Goal: Copy the listing below word for word, keeping each line and its order unchanged.

***

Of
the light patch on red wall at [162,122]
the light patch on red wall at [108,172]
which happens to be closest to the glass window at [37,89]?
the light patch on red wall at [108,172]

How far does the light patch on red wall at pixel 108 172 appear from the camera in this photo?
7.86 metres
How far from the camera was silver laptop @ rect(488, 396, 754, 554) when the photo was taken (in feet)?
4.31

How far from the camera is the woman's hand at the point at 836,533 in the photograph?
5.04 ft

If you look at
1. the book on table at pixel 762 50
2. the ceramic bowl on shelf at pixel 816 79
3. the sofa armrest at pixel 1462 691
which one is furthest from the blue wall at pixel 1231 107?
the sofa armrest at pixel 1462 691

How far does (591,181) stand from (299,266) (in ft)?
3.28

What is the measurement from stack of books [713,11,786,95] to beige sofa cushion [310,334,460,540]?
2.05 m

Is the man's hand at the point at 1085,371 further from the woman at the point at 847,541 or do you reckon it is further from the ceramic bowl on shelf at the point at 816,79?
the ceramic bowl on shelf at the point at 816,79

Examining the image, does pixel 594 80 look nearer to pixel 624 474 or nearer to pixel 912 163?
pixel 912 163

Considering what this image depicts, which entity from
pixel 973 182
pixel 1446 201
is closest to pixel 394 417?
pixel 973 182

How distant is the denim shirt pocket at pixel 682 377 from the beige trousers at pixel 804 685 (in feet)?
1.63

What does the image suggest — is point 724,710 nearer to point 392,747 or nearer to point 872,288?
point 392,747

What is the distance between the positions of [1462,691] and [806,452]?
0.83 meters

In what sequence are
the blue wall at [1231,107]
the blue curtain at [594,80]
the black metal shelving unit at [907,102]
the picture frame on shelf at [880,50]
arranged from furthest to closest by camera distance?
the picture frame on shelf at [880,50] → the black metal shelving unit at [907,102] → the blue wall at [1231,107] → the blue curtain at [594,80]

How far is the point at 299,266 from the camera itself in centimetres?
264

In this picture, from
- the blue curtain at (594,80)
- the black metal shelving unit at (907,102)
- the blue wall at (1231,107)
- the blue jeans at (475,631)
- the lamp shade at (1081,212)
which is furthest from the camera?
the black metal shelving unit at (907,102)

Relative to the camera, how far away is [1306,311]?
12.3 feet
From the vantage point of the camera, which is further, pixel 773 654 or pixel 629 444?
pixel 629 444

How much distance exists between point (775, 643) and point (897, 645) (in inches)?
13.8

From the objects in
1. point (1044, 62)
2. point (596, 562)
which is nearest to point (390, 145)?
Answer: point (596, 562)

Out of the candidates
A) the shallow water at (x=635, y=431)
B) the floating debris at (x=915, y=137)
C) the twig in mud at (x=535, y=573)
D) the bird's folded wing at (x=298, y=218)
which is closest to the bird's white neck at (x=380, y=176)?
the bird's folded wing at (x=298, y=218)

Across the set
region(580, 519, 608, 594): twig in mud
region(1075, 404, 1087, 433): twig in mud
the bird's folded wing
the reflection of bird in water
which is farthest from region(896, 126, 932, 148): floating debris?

***

Result:
Of
the light patch on red wall at [162,122]
the light patch on red wall at [108,172]
which happens to be closest to the glass window at [37,89]?
the light patch on red wall at [108,172]

How far does the light patch on red wall at pixel 108 172 appear from the camera in this photo?
7.86 metres
How far from the camera was silver laptop @ rect(488, 396, 754, 554) when the photo was taken (in feet)?
4.31

How far from the camera is the woman's hand at the point at 836,533 in the photograph?
5.04 ft

If you look at
1. the book on table at pixel 762 50
2. the ceramic bowl on shelf at pixel 816 79
3. the sofa armrest at pixel 1462 691
which one is furthest from the blue wall at pixel 1231 107?
the sofa armrest at pixel 1462 691

How far does (591,181) stand from (299,266) (in ft)?
3.28

What is the measurement from stack of books [713,11,786,95] to beige sofa cushion [310,334,460,540]?
2.05 m

Is the man's hand at the point at 1085,371 further from the woman at the point at 847,541 or do you reckon it is further from the ceramic bowl on shelf at the point at 816,79?
the ceramic bowl on shelf at the point at 816,79

Examining the image, does pixel 594 80 look nearer to pixel 624 474 or nearer to pixel 912 163?
pixel 912 163

Considering what this image depicts, which entity from
pixel 973 182
pixel 1446 201
is closest to pixel 394 417?
pixel 973 182

How distant is the denim shirt pocket at pixel 682 377 from the beige trousers at pixel 804 685 (in feet)?
1.63

What does the image suggest — is point 724,710 nearer to point 392,747 or nearer to point 872,288?
point 392,747

What is the distance between the positions of [1462,691] and [806,452]?
0.83 meters

In what sequence are
the blue wall at [1231,107]
the blue curtain at [594,80]
the black metal shelving unit at [907,102]
the picture frame on shelf at [880,50]
arranged from furthest to closest by camera distance?
the picture frame on shelf at [880,50] → the black metal shelving unit at [907,102] → the blue wall at [1231,107] → the blue curtain at [594,80]

How far is the point at 299,266 from the camera itself in centimetres?
264

In this picture, from
- the blue curtain at (594,80)
- the black metal shelving unit at (907,102)
- the blue wall at (1231,107)
- the blue jeans at (475,631)
- the lamp shade at (1081,212)
which is furthest from the camera?
the black metal shelving unit at (907,102)

Relative to the camera, how far away is [1306,311]?
12.3 feet
From the vantage point of the camera, which is further, pixel 773 654 or pixel 629 444?
pixel 629 444

How much distance exists between point (775, 643) and point (897, 645) (in inches)?
13.8

From the objects in
1. point (1044, 62)
2. point (596, 562)
which is nearest to point (390, 145)?
Answer: point (596, 562)

Out of the candidates
A) the shallow water at (x=635, y=431)
B) the floating debris at (x=915, y=137)
C) the twig in mud at (x=535, y=573)
D) the bird's folded wing at (x=298, y=218)
which is closest to the bird's white neck at (x=380, y=176)?
the bird's folded wing at (x=298, y=218)

Across the set
region(580, 519, 608, 594): twig in mud
region(1075, 404, 1087, 433): twig in mud
the bird's folded wing
the reflection of bird in water
which is farthest from region(896, 126, 932, 148): floating debris?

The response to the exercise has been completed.